Mon 26 August 2019:
The G7 nations have agreed to spend more than $20m to fight record fires tearing through the Amazon rainforest, an initiative Brazil’s President Jair Bolsonaro said treated his country like a “colony or no-man’s land”.
The presidents of France and Chile announced the pledge at the G7 summit in the French town of Biarritz on Monday, with the French leader, Emmanuel Macron, saying: “We must respond to the call of the forest which is burning today in the Amazon.”
The G7 club – comprising Britain, Canada, France, Germany, Italy, Japan and the United States – also agreed to support a medium-term reforestation plan, said Macron.
Satellites have recorded more than 41,000 fires in Brazil’s Amazon region so far this year – more than half of those in this month alone. Experts say most of the fires are set by farmers or ranchers clearing existing farmland.
The tropical forest covers more than five million square kilometres across nine countries, including Brazil, Bolivia, Colombia, Ecuador, and Venezuela. Its protection is seen as vital to the fight against climate change because of the vast amounts of carbon dioxide it absorbs.

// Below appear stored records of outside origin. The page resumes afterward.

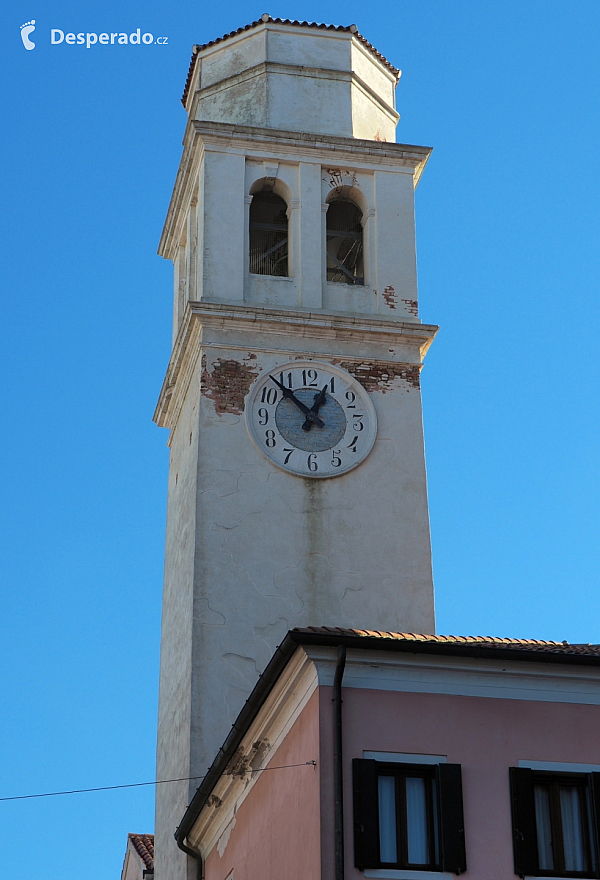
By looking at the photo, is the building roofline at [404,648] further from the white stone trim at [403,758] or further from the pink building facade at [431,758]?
the white stone trim at [403,758]

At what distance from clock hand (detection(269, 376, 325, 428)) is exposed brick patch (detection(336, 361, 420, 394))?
3.25ft

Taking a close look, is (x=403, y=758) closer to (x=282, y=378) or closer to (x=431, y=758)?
(x=431, y=758)

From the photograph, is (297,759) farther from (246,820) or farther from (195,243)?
(195,243)

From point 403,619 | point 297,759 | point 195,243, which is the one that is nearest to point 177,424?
point 195,243

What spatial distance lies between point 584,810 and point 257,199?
14881 mm

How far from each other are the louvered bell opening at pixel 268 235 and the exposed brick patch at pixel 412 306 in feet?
7.08

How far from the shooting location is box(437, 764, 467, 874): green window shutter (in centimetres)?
1370

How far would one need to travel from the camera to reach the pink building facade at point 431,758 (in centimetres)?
1376

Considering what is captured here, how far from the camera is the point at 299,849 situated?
14.2 m

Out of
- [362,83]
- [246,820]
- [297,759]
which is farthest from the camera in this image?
[362,83]

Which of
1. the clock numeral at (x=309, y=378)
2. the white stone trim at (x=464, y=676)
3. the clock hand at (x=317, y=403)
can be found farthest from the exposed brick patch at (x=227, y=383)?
the white stone trim at (x=464, y=676)

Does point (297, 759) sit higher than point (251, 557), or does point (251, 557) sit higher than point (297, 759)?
point (251, 557)

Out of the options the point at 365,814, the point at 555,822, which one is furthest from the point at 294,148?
the point at 365,814

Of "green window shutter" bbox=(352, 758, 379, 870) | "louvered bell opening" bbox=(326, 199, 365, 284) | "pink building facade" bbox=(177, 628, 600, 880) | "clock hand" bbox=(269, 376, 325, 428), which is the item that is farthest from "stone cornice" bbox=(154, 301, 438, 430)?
"green window shutter" bbox=(352, 758, 379, 870)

“Countries urgently need firefighters and specialised water bombers. This will be the first step that will be implemented immediately. The second phase is to protect these forests, protect the biodiversity they contain and reforest this region of the world,” he said.
Macron, the host of this year’s G7 summit, had declared the situation in the Amazon “an international crisis” and made the issue one of the gathering’s priorities.
He also threatened to block a huge new trade deal between the European Union and Latin America unless Bolsonaro, a climate change sceptic, takes serious steps to protect the Amazon.
Brazil would have to agree to any reforestation plan, as would local communities.